If they get a -- some form of what have they think is a wipeout
because of the Ryan effect, doesn`t that wake them up in any way towards
being more reasonable?

MELBER: Yeah. Look, there`s 435 House races. There aren`t enough
white boards in the country to explain the Romney/Ryan or Ryan/Romney plan.
You can`t just circle the world solvent over and over and over.

So there`s going to be that fissure between what`s on the top of the
ticket and what a lot of other Republicans have to sell.

O`DONNELL: OK, the other advantage Pawlenty has is he`s been tested.
Not for long, he dropped out pretty early. But he got out there and he did
all those things that you go through, that the Marco Rubios haven`t gone
through, that Christie hasn`t gone through. And they haven`t tested their
appeal outside of their own states, those guys.

MELBER: Yeah. And the other thing about Pawlenty is he does have a
record, if you want to run towards the median vote and not the voter on the
right. He has a record where he was a fiscal conservative in certain ways,
but he also did propose additional educational funding for the first two
years of tuition for, for example, math and science students in his state.

And he can go out to other states and talk about that as a model.
There was a time when people used to like governors because they would
point to what they did and explain it, as you said, when campaigning around
the country.

Paul Ryan -- let`s not forget, what has Paul Ryan done in office?
Right? He has increased the deficit by voting for wars and Medicare Part
D. His name is on every Bush spending bill. OK?

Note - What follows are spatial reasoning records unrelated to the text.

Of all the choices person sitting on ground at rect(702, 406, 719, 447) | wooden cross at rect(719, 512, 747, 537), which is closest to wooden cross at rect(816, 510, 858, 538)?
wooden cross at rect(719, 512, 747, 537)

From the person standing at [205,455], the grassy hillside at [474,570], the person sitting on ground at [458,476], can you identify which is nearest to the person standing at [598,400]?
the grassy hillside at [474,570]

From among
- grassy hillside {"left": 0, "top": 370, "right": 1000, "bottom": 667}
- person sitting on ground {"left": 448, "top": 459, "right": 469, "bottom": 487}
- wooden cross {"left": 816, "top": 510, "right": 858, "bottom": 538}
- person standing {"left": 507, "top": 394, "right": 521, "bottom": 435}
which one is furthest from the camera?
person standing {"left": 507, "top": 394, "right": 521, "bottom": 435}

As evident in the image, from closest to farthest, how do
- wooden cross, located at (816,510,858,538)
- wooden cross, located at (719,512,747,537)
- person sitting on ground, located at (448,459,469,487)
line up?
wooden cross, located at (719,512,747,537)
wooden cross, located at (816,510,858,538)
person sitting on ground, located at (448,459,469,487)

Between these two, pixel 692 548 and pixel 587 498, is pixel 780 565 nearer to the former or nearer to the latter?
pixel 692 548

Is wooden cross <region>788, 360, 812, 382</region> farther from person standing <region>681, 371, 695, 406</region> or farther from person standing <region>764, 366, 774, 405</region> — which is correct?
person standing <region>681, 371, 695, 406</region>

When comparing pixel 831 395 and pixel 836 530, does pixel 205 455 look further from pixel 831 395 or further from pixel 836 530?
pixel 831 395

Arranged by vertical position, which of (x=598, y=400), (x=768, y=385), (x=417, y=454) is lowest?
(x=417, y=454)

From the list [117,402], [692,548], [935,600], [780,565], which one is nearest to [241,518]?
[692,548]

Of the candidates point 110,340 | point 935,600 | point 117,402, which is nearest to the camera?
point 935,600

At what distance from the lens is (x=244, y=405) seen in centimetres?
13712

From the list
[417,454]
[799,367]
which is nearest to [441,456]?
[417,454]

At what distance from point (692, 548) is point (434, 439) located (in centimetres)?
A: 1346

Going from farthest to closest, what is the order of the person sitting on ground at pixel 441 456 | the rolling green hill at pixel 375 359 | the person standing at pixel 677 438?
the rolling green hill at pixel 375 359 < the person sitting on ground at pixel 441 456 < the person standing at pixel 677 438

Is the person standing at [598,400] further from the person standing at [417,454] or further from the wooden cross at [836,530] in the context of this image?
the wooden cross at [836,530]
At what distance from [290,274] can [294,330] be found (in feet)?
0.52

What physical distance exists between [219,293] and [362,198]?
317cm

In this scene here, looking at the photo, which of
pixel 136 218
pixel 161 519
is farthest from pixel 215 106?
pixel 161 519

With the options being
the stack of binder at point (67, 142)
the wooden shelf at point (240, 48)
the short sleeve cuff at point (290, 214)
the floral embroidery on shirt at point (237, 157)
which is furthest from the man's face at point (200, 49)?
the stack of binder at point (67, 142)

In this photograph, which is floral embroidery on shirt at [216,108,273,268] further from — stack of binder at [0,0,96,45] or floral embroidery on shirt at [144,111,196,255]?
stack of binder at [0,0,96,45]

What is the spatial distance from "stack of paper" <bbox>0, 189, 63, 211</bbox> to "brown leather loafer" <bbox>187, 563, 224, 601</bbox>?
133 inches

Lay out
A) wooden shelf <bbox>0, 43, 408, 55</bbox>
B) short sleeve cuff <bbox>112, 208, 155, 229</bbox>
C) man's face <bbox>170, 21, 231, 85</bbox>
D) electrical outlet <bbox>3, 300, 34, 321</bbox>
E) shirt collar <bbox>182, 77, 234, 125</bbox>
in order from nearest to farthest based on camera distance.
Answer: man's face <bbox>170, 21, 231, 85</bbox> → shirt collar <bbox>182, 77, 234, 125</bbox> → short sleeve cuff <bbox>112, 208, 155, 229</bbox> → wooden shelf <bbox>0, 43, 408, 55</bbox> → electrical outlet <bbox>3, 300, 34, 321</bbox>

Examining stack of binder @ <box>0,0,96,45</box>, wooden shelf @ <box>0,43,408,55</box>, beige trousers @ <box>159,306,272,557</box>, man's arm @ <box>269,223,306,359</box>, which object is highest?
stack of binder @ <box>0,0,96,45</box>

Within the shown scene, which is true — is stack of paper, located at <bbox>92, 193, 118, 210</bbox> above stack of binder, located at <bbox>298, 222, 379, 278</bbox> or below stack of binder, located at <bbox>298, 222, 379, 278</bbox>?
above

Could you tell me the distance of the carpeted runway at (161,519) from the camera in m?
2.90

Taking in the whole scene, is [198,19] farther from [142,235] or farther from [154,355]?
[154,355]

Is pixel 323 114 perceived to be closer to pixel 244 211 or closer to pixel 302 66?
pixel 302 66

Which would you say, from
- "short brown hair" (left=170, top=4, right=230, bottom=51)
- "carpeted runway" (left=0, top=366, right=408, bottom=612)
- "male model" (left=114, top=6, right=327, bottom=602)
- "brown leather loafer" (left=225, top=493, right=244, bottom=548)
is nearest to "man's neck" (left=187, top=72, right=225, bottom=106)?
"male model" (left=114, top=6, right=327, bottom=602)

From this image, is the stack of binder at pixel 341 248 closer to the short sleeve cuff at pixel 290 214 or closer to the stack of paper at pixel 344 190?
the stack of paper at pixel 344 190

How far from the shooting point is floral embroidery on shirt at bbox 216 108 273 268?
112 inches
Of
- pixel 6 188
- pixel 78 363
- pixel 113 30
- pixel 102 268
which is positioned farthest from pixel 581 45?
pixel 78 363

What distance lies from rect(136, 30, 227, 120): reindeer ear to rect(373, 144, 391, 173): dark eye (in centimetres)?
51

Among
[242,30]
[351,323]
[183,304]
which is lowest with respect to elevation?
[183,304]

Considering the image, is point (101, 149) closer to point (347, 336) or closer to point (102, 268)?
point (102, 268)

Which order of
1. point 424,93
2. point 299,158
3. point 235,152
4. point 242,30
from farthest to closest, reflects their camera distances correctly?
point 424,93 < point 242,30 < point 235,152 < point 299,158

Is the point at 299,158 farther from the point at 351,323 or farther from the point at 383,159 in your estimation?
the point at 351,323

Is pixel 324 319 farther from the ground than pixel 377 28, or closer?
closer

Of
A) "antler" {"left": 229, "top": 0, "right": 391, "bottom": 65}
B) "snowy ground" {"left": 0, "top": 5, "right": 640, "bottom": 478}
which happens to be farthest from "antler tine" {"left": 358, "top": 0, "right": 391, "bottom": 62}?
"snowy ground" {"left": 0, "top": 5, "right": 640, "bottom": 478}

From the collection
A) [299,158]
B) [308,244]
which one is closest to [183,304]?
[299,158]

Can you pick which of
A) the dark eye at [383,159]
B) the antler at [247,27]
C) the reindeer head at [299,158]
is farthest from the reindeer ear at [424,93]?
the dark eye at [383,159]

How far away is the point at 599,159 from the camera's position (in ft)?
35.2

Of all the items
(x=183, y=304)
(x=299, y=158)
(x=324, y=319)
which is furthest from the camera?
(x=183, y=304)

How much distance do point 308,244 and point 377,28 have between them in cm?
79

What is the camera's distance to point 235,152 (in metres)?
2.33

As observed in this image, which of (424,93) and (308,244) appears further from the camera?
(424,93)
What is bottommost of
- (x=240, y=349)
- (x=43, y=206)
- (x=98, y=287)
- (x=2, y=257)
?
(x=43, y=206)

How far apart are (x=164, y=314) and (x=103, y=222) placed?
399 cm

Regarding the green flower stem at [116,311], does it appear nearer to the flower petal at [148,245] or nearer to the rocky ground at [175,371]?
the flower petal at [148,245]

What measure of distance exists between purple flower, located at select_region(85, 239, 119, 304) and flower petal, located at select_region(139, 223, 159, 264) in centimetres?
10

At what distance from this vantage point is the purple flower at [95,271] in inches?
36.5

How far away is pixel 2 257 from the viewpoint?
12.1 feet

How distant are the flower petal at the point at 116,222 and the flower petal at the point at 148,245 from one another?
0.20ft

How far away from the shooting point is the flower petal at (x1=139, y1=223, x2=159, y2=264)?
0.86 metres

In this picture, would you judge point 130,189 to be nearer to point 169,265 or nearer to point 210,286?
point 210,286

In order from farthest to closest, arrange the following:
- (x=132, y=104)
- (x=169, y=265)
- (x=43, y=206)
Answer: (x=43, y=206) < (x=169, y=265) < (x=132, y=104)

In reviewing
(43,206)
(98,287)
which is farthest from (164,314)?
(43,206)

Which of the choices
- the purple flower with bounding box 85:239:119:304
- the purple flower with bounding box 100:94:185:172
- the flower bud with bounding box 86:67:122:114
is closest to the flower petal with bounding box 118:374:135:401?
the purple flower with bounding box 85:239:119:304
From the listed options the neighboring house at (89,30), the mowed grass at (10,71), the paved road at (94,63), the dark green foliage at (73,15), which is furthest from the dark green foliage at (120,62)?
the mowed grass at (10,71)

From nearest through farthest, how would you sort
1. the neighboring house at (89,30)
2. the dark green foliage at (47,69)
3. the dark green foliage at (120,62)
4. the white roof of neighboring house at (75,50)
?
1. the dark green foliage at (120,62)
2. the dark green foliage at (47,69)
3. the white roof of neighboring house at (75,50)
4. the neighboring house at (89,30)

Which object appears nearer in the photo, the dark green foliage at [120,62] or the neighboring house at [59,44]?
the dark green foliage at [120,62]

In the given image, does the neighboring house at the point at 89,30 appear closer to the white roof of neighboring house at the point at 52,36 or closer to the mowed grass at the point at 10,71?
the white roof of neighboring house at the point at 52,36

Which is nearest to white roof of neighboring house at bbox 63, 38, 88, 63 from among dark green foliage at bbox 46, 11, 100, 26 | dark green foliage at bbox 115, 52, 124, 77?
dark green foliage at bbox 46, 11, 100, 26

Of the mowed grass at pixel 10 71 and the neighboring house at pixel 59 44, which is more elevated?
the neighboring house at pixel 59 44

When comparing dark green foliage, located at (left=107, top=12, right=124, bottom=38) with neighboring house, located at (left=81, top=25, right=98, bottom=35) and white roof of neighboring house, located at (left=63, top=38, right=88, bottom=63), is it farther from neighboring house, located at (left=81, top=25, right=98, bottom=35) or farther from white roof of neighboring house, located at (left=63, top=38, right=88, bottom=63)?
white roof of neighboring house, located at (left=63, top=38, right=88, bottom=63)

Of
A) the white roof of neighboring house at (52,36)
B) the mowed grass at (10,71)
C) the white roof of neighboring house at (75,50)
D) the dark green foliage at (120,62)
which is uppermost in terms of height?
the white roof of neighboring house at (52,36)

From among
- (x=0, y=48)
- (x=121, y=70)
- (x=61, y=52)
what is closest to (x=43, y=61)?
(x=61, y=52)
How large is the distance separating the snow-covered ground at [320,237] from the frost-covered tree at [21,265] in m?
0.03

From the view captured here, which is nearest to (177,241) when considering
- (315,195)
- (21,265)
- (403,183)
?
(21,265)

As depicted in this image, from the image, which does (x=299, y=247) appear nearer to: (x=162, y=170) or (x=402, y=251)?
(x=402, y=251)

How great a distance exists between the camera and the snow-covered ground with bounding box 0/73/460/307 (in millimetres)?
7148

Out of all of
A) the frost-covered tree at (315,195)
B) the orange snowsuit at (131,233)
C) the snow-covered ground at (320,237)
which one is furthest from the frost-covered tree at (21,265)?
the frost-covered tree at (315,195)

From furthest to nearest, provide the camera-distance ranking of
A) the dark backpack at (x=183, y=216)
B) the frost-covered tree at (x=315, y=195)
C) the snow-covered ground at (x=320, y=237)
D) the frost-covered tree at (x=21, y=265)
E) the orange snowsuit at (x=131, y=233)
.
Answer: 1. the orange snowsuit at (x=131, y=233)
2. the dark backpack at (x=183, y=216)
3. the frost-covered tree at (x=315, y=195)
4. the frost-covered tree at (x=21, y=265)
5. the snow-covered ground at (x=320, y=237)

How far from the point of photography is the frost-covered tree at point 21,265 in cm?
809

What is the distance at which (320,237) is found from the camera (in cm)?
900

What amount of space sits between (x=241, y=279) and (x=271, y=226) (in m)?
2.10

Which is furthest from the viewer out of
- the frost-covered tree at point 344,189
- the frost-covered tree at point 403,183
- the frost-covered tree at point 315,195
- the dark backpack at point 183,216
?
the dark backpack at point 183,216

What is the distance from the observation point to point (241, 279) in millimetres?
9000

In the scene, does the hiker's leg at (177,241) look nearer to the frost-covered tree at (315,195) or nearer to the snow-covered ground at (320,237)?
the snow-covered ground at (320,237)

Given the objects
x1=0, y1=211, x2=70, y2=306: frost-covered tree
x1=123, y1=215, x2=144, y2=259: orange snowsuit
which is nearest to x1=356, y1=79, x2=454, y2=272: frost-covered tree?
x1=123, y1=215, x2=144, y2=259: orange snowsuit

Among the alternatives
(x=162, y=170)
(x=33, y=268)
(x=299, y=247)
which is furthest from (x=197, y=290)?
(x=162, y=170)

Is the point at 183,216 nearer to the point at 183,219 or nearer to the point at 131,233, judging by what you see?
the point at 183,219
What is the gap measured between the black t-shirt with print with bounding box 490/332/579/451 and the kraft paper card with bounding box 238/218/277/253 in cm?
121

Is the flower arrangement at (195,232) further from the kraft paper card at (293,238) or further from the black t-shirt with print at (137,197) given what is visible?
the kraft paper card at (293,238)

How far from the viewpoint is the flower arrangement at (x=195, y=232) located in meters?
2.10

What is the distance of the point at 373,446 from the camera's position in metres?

That`s what he`s done. The only thing that the media likes to focus
on in D.C. is the fact that he`s got these future plans. That`s a big
contrast with someone like Pawlenty, who did, actually, I will say,
although not in every way that I like, but he did shrink the deficit in
office.

O`DONNELL: OK, now I understand not giving Pawlenty keynote speaker,
because he`s not dynamic. But to completely shut him out of the
convention, did they have to do that to my boy Tim?

Ari Melber gets tonight`s LAST WORD. "THE ED SHOW" is up next.